Clean energy and sustainable development are intertwined; delivering improved food and nutrition, health and education outcomes, industrialisation, and local economic growth all. require energy. However, there is a growing concern that there is little coherent – and authoritative – knowledge on the synergy between clean energy and sustainable development. Technological solutions (such as solar photovoltaic or energy storage systems) may be increasingly available but little is known as to who gains from these technologies, nor when and where institutions and energy systems (centralised grid or distributed systems) serve those most in need. Women, young entrepreneurs, and informal businesses, as well as micro, small, and medium size enterprises (MSMEs) tend to be creators of most jobs in low- and middle-income countries (LMICs) but are also the most economically vulnerable. Research into the clean energy and sustainable development nexus is a long-overdue and critical topic.

New research on clean energy for development

Appreciating this knowledge gap, the International Development Research Centre (IDRC) commissioned a ‘Clean Energy for Development’ programme. It initially supported five projects, with more to follow, which collectively seek to understand how clean energy transition contributes to sustainable development, energy equity and security, decent job creation and economic development.

The Institute of Development Studies (IDS) is providing cohort-level learning and engagement support to the programme’s research teams to help them synthesise knowledge for global and regional audiences. We will promote the latest outputs, learning and recommendation from their emerging body of evidence throughout the programme.
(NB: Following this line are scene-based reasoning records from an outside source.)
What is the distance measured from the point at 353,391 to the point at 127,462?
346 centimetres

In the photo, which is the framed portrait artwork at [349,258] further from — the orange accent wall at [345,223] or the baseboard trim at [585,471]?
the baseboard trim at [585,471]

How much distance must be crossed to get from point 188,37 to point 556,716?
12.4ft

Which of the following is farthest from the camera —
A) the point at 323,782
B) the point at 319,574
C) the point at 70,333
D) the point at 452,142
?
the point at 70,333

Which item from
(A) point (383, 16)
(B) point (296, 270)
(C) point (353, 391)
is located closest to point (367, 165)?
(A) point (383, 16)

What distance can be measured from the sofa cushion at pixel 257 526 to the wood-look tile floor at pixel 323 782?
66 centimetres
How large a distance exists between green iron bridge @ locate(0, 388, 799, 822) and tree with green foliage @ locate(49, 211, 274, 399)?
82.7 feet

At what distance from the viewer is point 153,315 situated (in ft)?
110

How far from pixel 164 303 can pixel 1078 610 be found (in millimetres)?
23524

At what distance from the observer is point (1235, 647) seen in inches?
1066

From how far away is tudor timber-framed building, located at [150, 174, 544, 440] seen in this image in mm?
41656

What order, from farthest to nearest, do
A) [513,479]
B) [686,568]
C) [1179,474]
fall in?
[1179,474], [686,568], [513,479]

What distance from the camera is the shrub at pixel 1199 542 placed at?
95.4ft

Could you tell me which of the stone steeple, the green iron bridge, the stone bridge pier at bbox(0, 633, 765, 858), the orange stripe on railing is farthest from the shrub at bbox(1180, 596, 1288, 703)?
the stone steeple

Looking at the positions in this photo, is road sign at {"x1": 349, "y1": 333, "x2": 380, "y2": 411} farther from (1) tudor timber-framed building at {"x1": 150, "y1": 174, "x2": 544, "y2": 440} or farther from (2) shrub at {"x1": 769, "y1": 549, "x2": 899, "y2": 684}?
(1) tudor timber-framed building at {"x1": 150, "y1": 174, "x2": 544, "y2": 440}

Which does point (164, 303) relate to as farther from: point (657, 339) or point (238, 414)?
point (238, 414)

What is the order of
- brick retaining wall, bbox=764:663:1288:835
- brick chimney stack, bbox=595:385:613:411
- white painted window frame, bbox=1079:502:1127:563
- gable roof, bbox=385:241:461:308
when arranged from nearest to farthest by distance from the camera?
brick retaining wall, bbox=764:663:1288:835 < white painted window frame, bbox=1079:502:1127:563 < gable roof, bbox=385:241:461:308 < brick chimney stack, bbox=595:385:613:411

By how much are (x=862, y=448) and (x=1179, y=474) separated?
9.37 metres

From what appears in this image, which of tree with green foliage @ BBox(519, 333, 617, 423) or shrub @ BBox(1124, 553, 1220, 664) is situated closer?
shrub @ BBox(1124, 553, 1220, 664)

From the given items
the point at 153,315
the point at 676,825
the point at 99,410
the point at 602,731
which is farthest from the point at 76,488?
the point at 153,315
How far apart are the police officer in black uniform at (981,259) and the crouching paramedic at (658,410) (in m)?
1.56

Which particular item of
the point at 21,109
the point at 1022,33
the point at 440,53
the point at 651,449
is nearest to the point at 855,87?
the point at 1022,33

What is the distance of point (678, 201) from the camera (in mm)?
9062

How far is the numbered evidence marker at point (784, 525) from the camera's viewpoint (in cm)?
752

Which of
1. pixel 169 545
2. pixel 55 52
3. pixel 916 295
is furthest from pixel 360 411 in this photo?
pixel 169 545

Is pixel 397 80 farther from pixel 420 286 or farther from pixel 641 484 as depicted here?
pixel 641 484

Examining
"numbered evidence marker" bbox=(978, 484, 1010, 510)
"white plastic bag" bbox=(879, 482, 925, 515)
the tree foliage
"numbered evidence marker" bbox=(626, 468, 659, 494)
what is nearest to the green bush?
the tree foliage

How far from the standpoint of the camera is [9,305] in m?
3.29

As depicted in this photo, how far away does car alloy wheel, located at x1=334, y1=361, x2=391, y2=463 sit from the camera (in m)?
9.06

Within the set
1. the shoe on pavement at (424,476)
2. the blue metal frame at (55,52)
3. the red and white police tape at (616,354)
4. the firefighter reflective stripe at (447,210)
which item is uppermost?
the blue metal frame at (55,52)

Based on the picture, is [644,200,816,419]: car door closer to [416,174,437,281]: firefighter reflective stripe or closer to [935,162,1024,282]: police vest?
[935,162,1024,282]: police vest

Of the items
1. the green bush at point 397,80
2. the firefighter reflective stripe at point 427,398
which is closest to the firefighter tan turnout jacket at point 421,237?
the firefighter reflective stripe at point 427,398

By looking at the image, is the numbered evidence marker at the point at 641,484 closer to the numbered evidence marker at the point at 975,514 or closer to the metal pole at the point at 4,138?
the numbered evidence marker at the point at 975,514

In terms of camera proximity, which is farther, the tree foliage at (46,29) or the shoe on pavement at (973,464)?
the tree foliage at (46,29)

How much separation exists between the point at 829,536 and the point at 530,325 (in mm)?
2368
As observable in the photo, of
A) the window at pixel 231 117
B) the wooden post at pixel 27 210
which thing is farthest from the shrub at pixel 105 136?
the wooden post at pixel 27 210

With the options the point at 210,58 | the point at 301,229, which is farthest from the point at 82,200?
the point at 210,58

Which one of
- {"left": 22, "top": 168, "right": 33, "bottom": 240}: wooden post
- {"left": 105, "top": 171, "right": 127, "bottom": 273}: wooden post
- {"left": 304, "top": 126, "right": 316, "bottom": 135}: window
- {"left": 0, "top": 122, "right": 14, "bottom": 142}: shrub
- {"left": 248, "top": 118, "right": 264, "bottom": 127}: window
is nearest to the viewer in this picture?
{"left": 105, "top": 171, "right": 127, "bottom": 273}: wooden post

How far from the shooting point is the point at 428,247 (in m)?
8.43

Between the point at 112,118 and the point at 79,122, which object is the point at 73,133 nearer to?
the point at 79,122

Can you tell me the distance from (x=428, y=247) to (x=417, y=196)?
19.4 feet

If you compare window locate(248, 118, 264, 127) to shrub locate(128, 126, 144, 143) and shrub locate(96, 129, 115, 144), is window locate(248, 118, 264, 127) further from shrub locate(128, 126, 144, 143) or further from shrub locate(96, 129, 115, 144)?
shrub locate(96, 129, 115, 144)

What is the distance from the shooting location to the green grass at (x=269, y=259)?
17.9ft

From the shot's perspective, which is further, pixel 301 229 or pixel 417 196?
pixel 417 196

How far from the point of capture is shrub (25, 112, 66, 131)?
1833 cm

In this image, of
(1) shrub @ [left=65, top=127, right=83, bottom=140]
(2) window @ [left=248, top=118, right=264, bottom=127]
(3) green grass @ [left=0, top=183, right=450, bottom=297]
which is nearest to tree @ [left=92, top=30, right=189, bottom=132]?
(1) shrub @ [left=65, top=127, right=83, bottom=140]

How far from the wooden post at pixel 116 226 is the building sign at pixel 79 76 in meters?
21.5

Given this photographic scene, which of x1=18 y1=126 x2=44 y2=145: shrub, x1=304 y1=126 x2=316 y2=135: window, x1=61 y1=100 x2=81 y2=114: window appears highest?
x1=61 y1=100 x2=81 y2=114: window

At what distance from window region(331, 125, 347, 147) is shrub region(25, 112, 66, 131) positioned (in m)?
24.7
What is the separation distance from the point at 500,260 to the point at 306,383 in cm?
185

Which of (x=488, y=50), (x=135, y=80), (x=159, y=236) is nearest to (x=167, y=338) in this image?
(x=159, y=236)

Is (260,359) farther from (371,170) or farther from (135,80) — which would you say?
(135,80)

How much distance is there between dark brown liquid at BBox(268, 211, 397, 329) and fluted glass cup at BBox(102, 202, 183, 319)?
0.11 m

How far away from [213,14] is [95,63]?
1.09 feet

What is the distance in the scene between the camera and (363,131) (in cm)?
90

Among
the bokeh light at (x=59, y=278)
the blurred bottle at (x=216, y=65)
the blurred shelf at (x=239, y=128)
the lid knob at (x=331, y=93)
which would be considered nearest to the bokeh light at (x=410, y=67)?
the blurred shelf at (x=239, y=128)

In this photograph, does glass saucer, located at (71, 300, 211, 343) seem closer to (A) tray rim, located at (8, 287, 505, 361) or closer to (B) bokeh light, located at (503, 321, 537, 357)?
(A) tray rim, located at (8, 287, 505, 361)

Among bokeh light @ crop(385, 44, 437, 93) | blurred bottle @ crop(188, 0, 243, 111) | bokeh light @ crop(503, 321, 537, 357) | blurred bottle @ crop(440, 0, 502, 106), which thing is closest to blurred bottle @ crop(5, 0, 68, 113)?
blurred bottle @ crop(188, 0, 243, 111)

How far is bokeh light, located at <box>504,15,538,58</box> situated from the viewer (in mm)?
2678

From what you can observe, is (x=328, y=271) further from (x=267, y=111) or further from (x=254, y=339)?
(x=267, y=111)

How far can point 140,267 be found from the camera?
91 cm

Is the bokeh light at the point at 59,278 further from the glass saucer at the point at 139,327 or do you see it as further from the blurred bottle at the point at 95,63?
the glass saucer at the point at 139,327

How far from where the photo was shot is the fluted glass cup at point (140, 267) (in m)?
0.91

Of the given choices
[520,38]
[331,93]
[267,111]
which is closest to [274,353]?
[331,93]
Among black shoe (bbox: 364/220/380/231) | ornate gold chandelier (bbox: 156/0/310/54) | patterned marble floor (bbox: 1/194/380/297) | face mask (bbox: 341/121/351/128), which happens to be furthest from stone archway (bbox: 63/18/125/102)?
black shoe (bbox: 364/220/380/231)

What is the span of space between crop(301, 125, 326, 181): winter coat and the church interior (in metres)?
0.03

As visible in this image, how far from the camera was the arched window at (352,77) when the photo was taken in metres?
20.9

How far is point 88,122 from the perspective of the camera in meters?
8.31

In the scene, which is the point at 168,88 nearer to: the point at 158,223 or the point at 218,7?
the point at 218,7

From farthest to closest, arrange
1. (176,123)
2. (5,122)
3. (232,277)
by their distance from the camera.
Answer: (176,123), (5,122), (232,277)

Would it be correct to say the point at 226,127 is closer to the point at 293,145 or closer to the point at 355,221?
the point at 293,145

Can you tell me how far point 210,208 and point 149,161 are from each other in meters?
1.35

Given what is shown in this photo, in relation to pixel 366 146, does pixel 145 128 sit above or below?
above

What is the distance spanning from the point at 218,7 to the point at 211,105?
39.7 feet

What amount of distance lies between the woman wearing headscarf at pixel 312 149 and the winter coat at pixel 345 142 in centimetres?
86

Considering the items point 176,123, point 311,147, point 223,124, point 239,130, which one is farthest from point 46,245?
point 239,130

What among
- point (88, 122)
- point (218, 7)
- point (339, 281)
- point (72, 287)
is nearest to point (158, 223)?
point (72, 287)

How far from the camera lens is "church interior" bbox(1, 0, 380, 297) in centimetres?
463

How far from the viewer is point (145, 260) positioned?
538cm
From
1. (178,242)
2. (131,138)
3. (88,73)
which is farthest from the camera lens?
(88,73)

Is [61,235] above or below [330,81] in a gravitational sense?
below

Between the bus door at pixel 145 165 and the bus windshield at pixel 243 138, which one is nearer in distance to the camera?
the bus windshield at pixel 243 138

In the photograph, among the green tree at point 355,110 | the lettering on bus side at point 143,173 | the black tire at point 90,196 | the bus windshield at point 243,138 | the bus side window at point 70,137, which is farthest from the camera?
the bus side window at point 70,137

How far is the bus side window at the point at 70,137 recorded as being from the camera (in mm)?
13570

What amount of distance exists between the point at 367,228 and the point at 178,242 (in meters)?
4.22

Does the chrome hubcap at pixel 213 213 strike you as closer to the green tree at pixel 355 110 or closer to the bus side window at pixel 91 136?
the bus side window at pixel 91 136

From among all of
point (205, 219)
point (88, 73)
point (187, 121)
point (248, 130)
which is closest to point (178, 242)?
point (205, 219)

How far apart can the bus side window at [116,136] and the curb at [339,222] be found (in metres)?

The initial five projects are in 15 LMICs, across four continental and sub-continental regions. They draw from a range of perspectives, including political economy analysis and energy transition, to generate significant global knowledge about the synergy between clean energy and sustainable development. They explore a wide range of questions, including:

  • who gains, and who loses, from the clean energy transition?
  • when, where and how do institutions and different energy systems generate affordable and accessible energy to marginal communities?

The goal is to identify the root causes of barriers to and opportunities for clean energy transition and sustainable development. The projects involve those most impacted by the research, particularly women and youth, to support their voices and agency in policy processes.

The Clean Energy for Development programme encourages collaborative partnerships within and between the project stakeholders foster the pathways to impact. Evidence and learning are crucial to clean energy transition in an equitable and just way.